“Ozymandias” is a poem, written by Percy Bysshe Shelley. It was first published in 1818, in a periodical The Examiner, which was run at that time by the author’s friend, Leigh Hunt. Back in 1817, Shelley decided to have a sonnet competition with his other friend, Horace Smith. They chose the magnificent statue of Ramses II as a subject of their writings. Ramses II was one of the Egypt pharaohs, and was well-known and admired for his building program and military campaign. He lived to be ninety, and his tenure was incredibly long. In 1817, his statue was being transported from Egypt to London. Shelly was mesmerized by the gigantic size of the statue, which weighted 7.5 tons and was partially destroyed.
Although Shelley’s works are often considered to be experimental and radical, there is nothing extraordinary about “Ozymandias”. The writer uses a wide-spread form of writing – a fourteen line sonnet.
The speaker of the poem tells a story of meeting a wanderer, who has traveled through the desert, where he came across the giant and beautiful statue.

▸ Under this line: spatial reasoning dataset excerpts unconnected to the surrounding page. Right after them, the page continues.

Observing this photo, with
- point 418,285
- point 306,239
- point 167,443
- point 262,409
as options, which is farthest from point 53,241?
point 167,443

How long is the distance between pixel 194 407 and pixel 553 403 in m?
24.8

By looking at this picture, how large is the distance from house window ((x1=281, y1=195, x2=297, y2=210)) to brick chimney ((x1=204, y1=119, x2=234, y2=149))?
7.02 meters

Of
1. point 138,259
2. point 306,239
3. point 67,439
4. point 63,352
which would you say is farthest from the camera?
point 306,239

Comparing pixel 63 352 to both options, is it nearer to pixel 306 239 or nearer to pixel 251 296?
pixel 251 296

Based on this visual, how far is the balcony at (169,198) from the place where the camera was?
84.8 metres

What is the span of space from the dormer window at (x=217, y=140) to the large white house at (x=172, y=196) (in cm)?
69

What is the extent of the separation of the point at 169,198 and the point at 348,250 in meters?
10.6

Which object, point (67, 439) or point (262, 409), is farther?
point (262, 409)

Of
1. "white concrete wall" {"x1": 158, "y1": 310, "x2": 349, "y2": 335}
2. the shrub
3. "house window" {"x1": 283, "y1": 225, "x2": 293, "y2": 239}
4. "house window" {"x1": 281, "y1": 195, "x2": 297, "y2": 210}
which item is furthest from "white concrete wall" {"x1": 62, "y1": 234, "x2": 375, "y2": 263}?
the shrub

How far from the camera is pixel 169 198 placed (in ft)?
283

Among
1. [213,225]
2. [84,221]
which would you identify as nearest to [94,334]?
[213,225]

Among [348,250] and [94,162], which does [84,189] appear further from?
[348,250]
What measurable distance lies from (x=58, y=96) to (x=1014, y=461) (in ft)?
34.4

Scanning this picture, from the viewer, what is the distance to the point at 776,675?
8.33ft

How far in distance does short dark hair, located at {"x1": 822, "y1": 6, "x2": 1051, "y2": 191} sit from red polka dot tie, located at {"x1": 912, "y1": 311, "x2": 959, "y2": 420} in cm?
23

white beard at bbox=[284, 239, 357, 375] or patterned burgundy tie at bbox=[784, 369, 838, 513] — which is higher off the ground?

It is the sign of ancient civilization that once existed here. Although the statue is broken, it is still easy to make out a face of the person portrayed. It is undoubtedly a face of a ruler, powerful and fierce. The sculptor of the statue did a remarkably good job portraying his inner qualities and his personality. One may see that he might have been a wicked man, but he was just and righteous towards his people. The traveler ends his story by describing the surrounding in which the statue was found: sands of Egypt were everywhere; as far as the human eye could possibly see. The civilization is dead and barren, and the only sign of it existence is a broken statue.
Talking about a speaker, it is also essential to mention that the poem is many-voiced. First of all, there is the speaker of the poem, who meets the well-traveled man. This wanderer takes over the story-telling. We do not know much about him; he might be a citizen of the antique land, or just a tourist with not certain destination. For the most part of his speech, he describes the statue itself and then in the middle of the poem he reads the inscriptions on the statue. These lines belong to Ozymandias, so he is speaking now through the traveler. It makes him the third speaker of the poem.